Locally delivered T-cells loaded in a biomaterial were equivalent in control of established tumors to intravenous adoptive T-cell transfer, and resulted in the systemic circulation of tumor antigen-specific T-cells as well as local accumulation in the tumor.

They demonstrate that adjuvant therapy with anti-PD1 following surgical resection was ineffective unless combined with local delivery of T-cells.

These Oncotarget data demonstrate that local delivery of tumor-specific T-cells is an efficient option to convert tumors that are unresponsive to checkpoint inhibitors to permit tumor cures.

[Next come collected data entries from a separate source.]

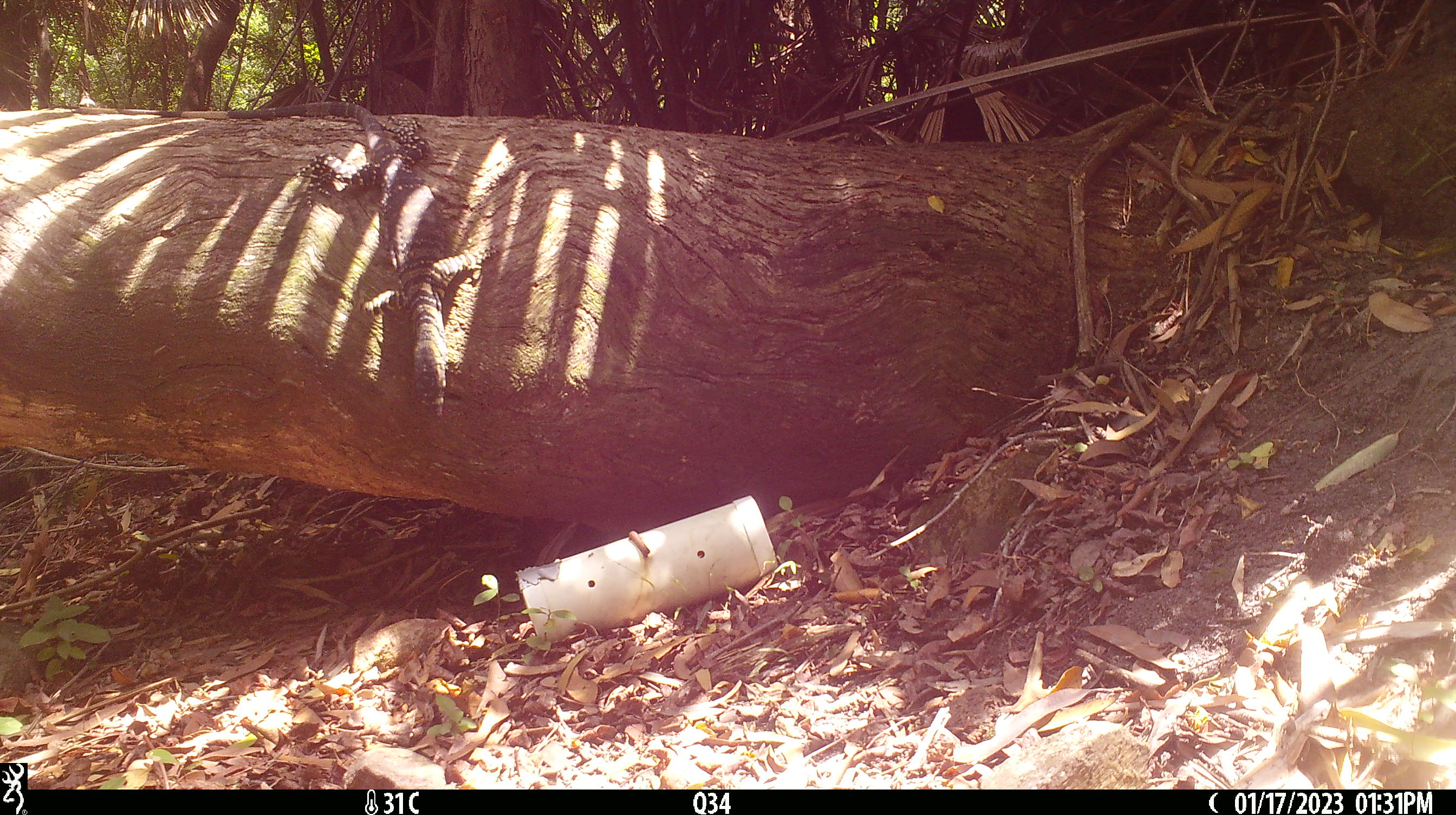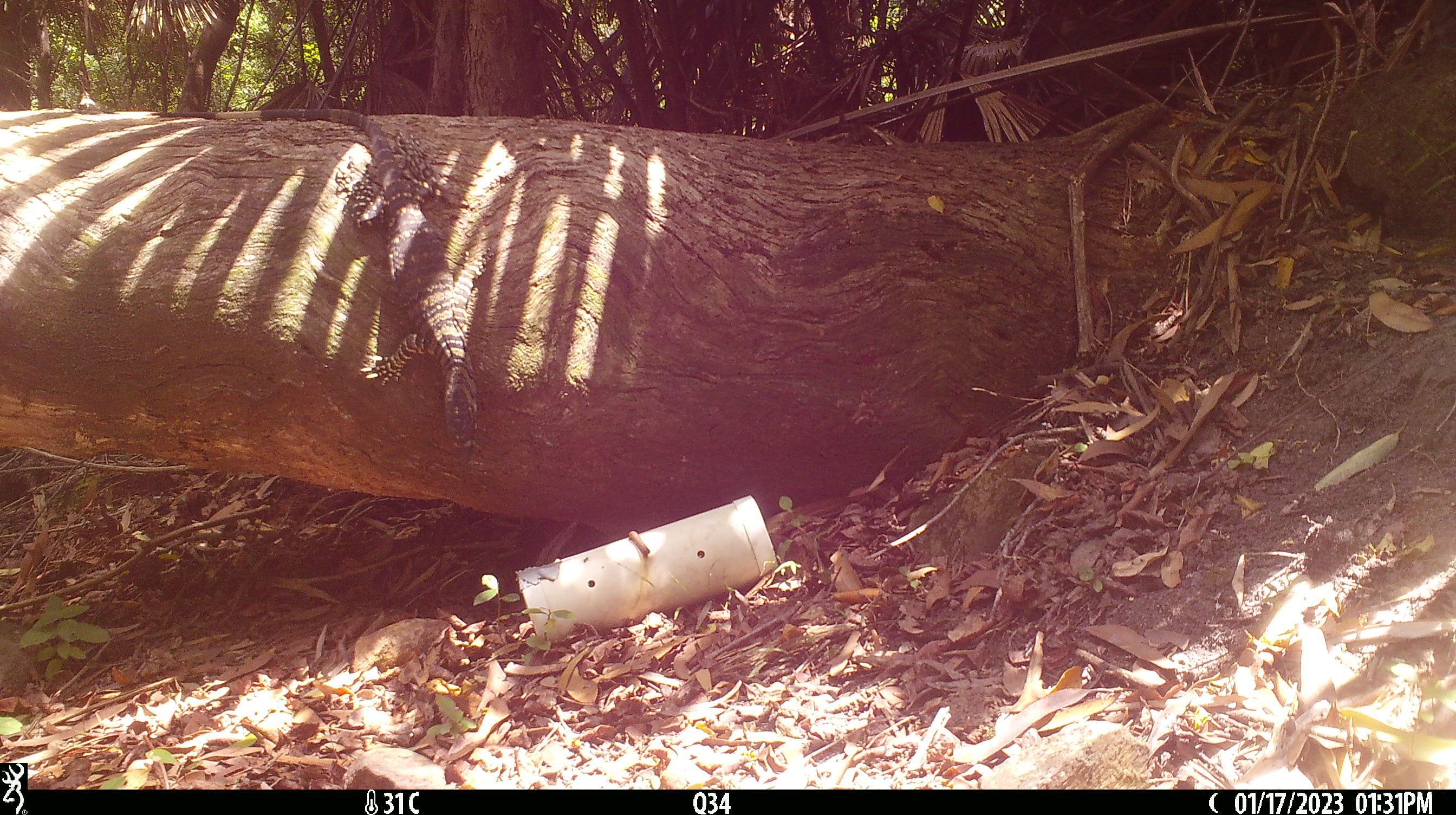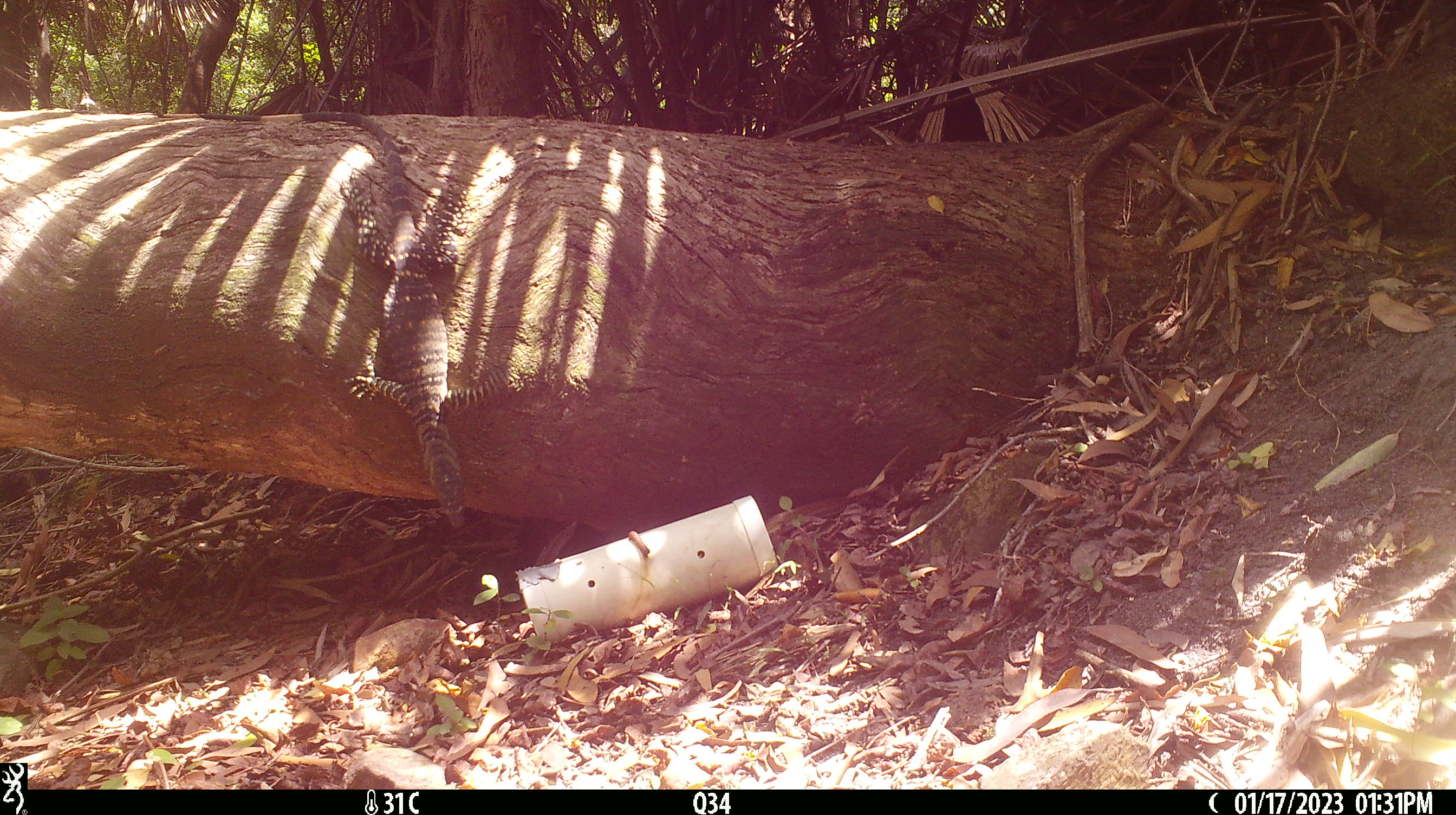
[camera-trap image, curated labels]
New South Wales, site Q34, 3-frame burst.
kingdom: Animalia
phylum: Chordata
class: Reptilia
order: Squamata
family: Varanidae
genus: Varanus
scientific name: Varanus varius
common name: lace monitor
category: goanna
Goanna (lace monitor) (Varanus varius).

These Oncotarget data demonstrate that local delivery of tumor-specific T-cells is an efficient option to convert tumors that are unresponsive to checkpoint inhibitors to permit tumor cures.

Dr. Michael J. Gough from The Providence Portland Medical Center said, “Tumor-positive surgical margins are one of the most important risk factors for recurrence following surgical resection of HNSCC.”

Therefore, it would potentially be advantageous to rapidly direct transferred T-cells to the tumor-draining lymph node for in-vivo expansion, before cross-presentation of tumor-derived material is lost. One approach to achieve this is to load the T-cells into the tumor-draining lymphatics via local delivery, to give the maximum chance of meeting cognate antigen on antigen-presenting cells to permit in-vivo expansion.

The tumor resection cavity can be a poorly defined and disrupted site for the local delivery of cells and drugs.

Importantly, T-cells can be incorporated into biomaterials for locoregional delivery, and combined with additional T-cell activating agents to improve tumor control.

They propose that biomaterial delivery of T-cells to the resection site will naturally deliver these cells into contact with residual cancer cells or into the lymphatic drainage for expansion and recirculation to prevent local recurrence.

Importantly, they show that adjuvant therapy with anti-PD1 fails to impact local recurrence unless combined with local delivery of tumor-specific T-cells, demonstrating that this approach has the potential to help patients with poor pre-existing anti-tumor reactivity.

The Gough Research Team concluded in their Oncotarget Research Output, “these data demonstrate a potential therapy for patients with poorly infiltrated tumors with a high risk of recurrence following surgical resection. Further work is needed to develop a biomaterial for clinical translation. A range of potential biomaterial options are available for direct depot injection of immunotherapies alone, or in surgical settings (reviewed in [11, 37, 38]). In addition, it will be valuable to evaluate additional components to support T-cells and control the local inflammatory environment to maximize T-cell control of residual disease.”